**OBJETIVOS:**
a – Responda com base no texto sobre a reforma da Previdência:
(i) Para onde viajou o ministro da Casa Civil, Onyx Lorenzoni, e até quando fica lá?
(ii) O que o líder do Governo na Câmara, Major Vitor Hugo, não conseguiu fazer?
(iii) Rodrigo Maia está em qual mandato consecutivo?
b – Repita sem nenhuma mudança as linhas dos registros entre a linha que contém "How far are" e a linha que contém "Looking closely, does", incluindo as duas. Deixe as imagens de fora.

**TEXTO:**
↓

O Governo Jair Bolsonaro começa nesta semana a tramitação para valer da reforma da Previdência na Câmara, o principal projeto econômico da gestão, mas nem o presidente nem os ministros-estrela do Planalto despontam como protagonistas –se para o bem ou para o mal das chances de aprovação, só as próximas semanas dirão.

Bolsonaro vem dedicando seu tempo público a atacar jornalistas e a insuflar debates escatológicos em suas potentes redes sociais, onde a proposta de mudança na aposentadorias mal aparece.

Já o articulador do Governo, o ministro da Casa Civil Onyx Lorenzoni, está em viagem oficial à Antártida até quarta-feira. O líder do Governo na Câmara, Major Vitor Hugo (PSL-GO), por sua vez, não conseguiu sequer marcar uma reunião com todos os líderes partidários.

Neste panorama, coube até agora a experientes políticos “colocarem a bola no centro do campo” e tentar dar andamento ao projeto que incomoda vários lobbies poderosos e é, ao mesmo tempo, ansiado por investidores e empresários. No momento, é o presidente da Câmara, Rodrigo Maia, e seu fortalecido DEM, que também comanda o Senado, que se apresenta como fiador da reforma.

Foi Maia, em seu quinto mandato consecutivo e desprezado nas redes sociais como representante da “velha política” pelos bolsonaristas, que teve de intervir e negociar diretamente com o ministro da Economia, Paulo Guedes, para garantir a promessa do Planalto de que haverá uma proposta formal para incluir os militares na reforma até a semana que vem.

↑

**REGISTROS DO EXERCÍCIO:**

↓

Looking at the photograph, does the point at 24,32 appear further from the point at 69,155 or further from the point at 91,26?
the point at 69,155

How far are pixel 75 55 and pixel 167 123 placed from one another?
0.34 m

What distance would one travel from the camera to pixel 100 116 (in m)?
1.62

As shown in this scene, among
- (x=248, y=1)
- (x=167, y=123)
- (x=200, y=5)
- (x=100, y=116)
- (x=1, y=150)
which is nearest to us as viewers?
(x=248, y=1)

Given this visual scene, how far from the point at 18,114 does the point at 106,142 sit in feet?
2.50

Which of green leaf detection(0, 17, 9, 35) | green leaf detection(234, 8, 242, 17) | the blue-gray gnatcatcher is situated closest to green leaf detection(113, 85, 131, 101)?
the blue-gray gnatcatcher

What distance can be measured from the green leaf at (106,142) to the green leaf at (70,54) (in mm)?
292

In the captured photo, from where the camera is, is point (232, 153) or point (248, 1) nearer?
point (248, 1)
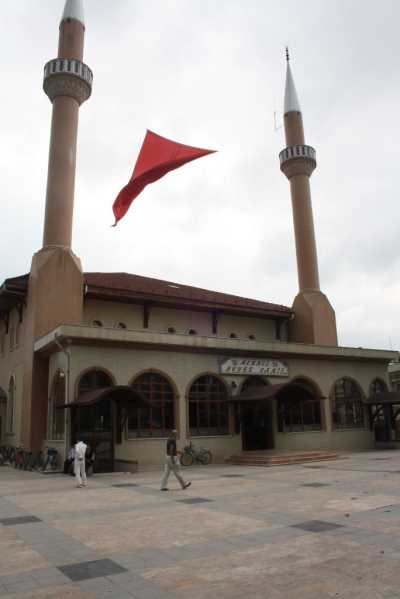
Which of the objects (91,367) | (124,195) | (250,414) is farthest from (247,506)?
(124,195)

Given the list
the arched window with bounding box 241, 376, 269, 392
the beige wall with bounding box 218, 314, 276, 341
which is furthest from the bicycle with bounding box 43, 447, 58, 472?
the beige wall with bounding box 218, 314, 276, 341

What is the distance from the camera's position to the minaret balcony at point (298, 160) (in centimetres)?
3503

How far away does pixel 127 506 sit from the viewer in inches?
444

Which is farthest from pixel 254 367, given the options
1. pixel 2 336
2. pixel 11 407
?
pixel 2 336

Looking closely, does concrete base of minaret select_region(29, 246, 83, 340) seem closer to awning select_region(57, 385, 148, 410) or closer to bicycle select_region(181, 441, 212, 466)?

↑
↓

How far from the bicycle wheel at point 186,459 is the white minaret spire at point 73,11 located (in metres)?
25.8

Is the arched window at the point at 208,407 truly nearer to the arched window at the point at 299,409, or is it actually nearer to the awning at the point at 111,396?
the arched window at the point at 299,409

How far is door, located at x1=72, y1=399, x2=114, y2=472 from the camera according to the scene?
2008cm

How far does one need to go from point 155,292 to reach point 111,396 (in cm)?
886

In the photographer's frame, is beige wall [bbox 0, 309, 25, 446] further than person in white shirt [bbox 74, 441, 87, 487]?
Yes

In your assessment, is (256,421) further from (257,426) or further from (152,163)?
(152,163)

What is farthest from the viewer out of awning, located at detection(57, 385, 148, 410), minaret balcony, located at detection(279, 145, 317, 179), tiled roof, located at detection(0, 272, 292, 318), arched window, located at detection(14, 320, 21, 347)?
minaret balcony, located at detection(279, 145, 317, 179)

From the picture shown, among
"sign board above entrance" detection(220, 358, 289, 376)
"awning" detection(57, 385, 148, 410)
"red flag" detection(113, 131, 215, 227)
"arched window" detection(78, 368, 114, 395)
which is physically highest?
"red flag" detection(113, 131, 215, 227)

↑

**RESPOSTAS:**
a –
(i) Para a Antártida, em viagem oficial, até quarta-feira.
(ii) Não conseguiu sequer marcar uma reunião com todos os líderes partidários.
(iii) No quinto mandato consecutivo.

b –
How far are pixel 75 55 and pixel 167 123 placed from one another?
0.34 m

What distance would one travel from the camera to pixel 100 116 (in m)?
1.62

As shown in this scene, among
- (x=248, y=1)
- (x=167, y=123)
- (x=200, y=5)
- (x=100, y=116)
- (x=1, y=150)
which is nearest to us as viewers?
(x=248, y=1)

Given this visual scene, how far from the point at 18,114 does the point at 106,142 sit in feet?
2.50

Which of green leaf detection(0, 17, 9, 35) | green leaf detection(234, 8, 242, 17) | the blue-gray gnatcatcher is situated closest to green leaf detection(113, 85, 131, 101)?
the blue-gray gnatcatcher

What distance can be measured from the green leaf at (106,142) to the green leaf at (70,54) (in mm)?
292

In the captured photo, from where the camera is, is point (232, 153) or point (248, 1) nearer?
point (248, 1)
Which of the objects (91,367) | (124,195) | (250,414) is farthest from (247,506)?
(124,195)

Given the list
the arched window with bounding box 241, 376, 269, 392
the beige wall with bounding box 218, 314, 276, 341
which is furthest from the bicycle with bounding box 43, 447, 58, 472?
the beige wall with bounding box 218, 314, 276, 341

What is the distance from the camera's position to the minaret balcony at point (298, 160) (in centimetres)?
3503

How far away does pixel 127 506 sit from the viewer in inches?
444

Which is farthest from pixel 254 367, given the options
1. pixel 2 336
2. pixel 11 407
?
pixel 2 336

Looking closely, does concrete base of minaret select_region(29, 246, 83, 340) seem closer to awning select_region(57, 385, 148, 410) or closer to bicycle select_region(181, 441, 212, 466)?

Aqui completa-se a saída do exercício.